======== SOURCE TEXT ========

For those of you who don’t know, the kanji kentei (kanken) is a test of japanese knowledge, namely kanji/vocab/yojijukugo, spanning many levels. Beyond the scope of the 2136 joyo kanji lies over 800 kanji jinmeiyou kanji. Beyond the scope of these 3000 kanji lies an extra 3000+ kanji covered by the highest level of the KanKen for a total of ~6300. Seeing as they aren’t included on the “common use” kanji list nor the jinmeiyou list, you might assume these 3200+ kanji are rare and the words containing them are not worth learning, but is that really true for all of them?
On the other end of the spectrum. We have Wanikani pleasant levels. Wanikani level 1-10. These are super simple words that everyone knows. Surely you’ll see them more than anything that didn’t make the joyo cut and the kanken doesn’t even bother to add until the notoriously difficult level 1, right?
Using jpdb.io, I have gathered the frequency in novels for 15 kanken level 1 words and 15 wanikani pleasant words. I also have 2 yojijukugo at the end for a total of 17 questions. Using your best guess, you need to try and pick the one that is more common within the series on jpdb’s database.
Low frequency words might differ only by a few percent, but higher frequency words differ by ~10% or more.
The frequency is for the word exactly as it appears. No alternate forms, and no kana forms for anything that is written in kanji.
Question 15 surprised me. 投擲 I’ve never seen before. Looks like I need to up my light novel game.

======== DATA RECORDS ========

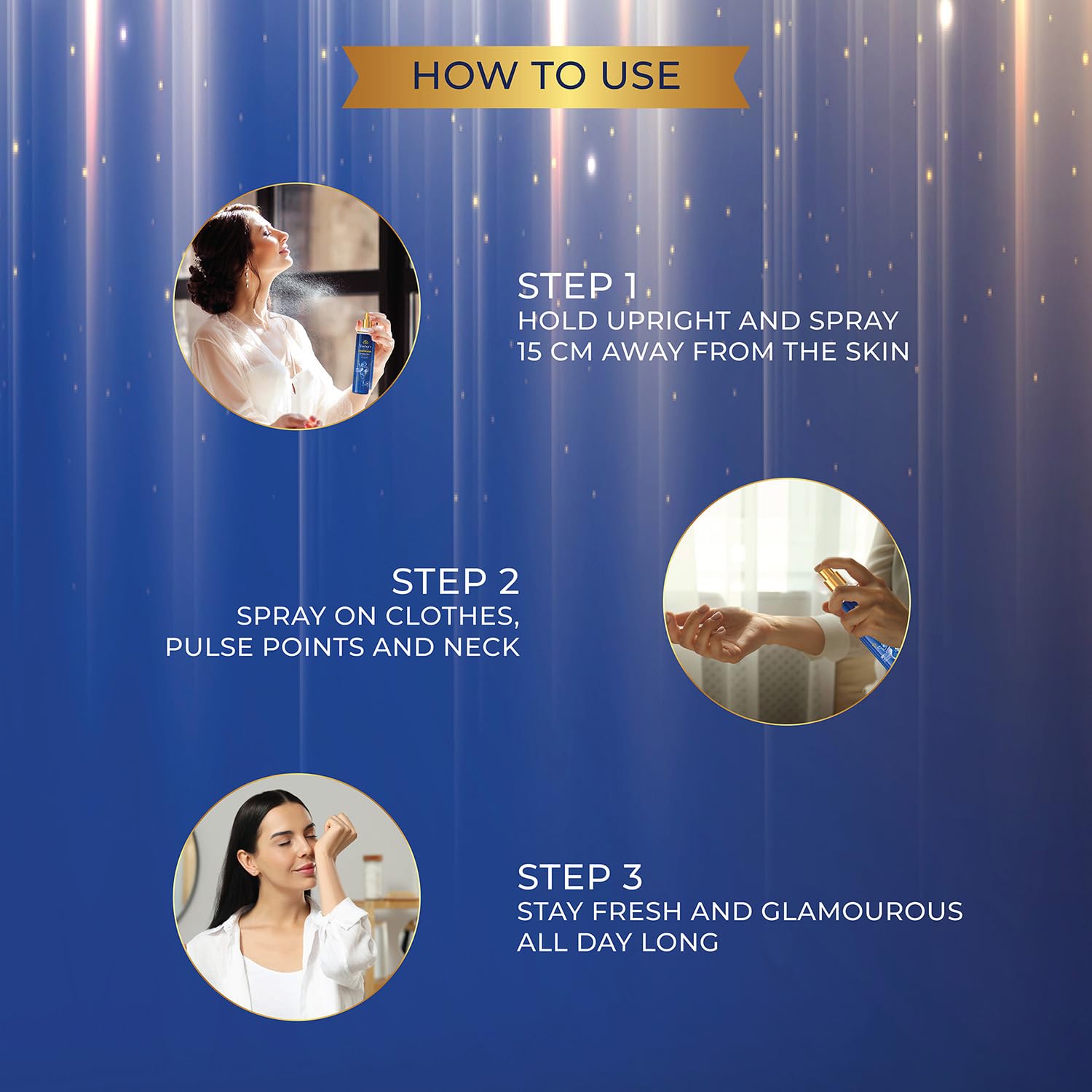 HOW TO USE

STEP 1
HOLD UPRIGHT AND SPRAY 15 CM AWAY FROM THE SKIN

STEP 2
SPRAY ON CLOTHES, PULSE POINTS AND NECK

STEP 3
STAY FRESH AND GLAMOUROUS ALL DAY LONG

========

=== WHAT TO DO ===
1/ Repeat word for word everything in the kanji frequency post from "For those of" down to "all of them?".
2/ Answer these from the kanji frequency post:
(a) How many joyo kanji does it give?
(b) Which site was used to gather the novel frequencies?
(c) How many yojijukugo come at the end of the quiz?
3/ Carry the kanji frequency post forward past its last sentence with the next few lines, keeping the same casual forum voice.

=== OUTPUTS FOR THE TASKS ===
1/
For those of you who don’t know, the kanji kentei (kanken) is a test of japanese knowledge, namely kanji/vocab/yojijukugo, spanning many levels. Beyond the scope of the 2136 joyo kanji lies over 800 kanji jinmeiyou kanji. Beyond the scope of these 3000 kanji lies an extra 3000+ kanji covered by the highest level of the KanKen for a total of ~6300. Seeing as they aren’t included on the “common use” kanji list nor the jinmeiyou list, you might assume these 3200+ kanji are rare and the words containing them are not worth learning, but is that really true for all of them?

2/
(a) 2136
(b) jpdb.io
(c) 2

3/
I was also pretty sure that words like 囁く and 呟く were used more frequently than their counterparts, I guess I underestimated 相手 and … 星? Haha
Great quizz I got tricked left and right. Very interesting how the fact that the frequency come from novels influence the results.
Also a while ago I was playing with some script matching WK vocabs to the the Balanced Corpus of Written Japanese. If you want to create a round 2, here are all the words from level 1-10 that are outside the first 20000 most frequent words of the BCWJ. Some are quite surprising too.
Honestly, I was a bit surprised by this one as well. The best reasoning I could come up with is its usage in similes, but looking through the books I have read that seems to be an underwhelming minority. Japanese people really just like talking about being under the stars or talking about the stars light it seems. Or the lack of stars in a handful of cases.
I went for some level of trickery in selecting some words whos frequencies were different than you would expect from their definition or complexity. This is very apparent in 魑魅魍魎 (Evil spirits of rivers and mountains) vs. 円い (round). 躊躇う and 躊躇 are quite common and aren’t completely overshadowed by 迷う. On the other hand, 女の人 is a bit more overshadowed by the other options for woman in novels. Still not rare by any means, doe.
I went for words with a similar frequency and tried to pick common words this time around with a couple exceptions. I thought it would be less exciting if I did rare words since, well, finding out that a kanken 1 word is exceedingly rare and seen less than a wanikani word is probably what a lot of people would expect haha. The problem was actually finding wanikani words that weren’t obviously rare. I looking for words in the 30% range was tough. It was either a really low percentage or 50%+.
I’m not opposed to doing another quiz with the actually hard kanken 1 words I know, but the problem is that there will only be a couple users on here who will actually know them, so it will be 100% guessing for everyone else haha.
I got 11/17 reading a lot really helps to get a feeling for such statistics. Though he purposfully did use some really rare words from the pleasent levels (marui). The 2 you were surprised by were also the 2 I was surprised by the most.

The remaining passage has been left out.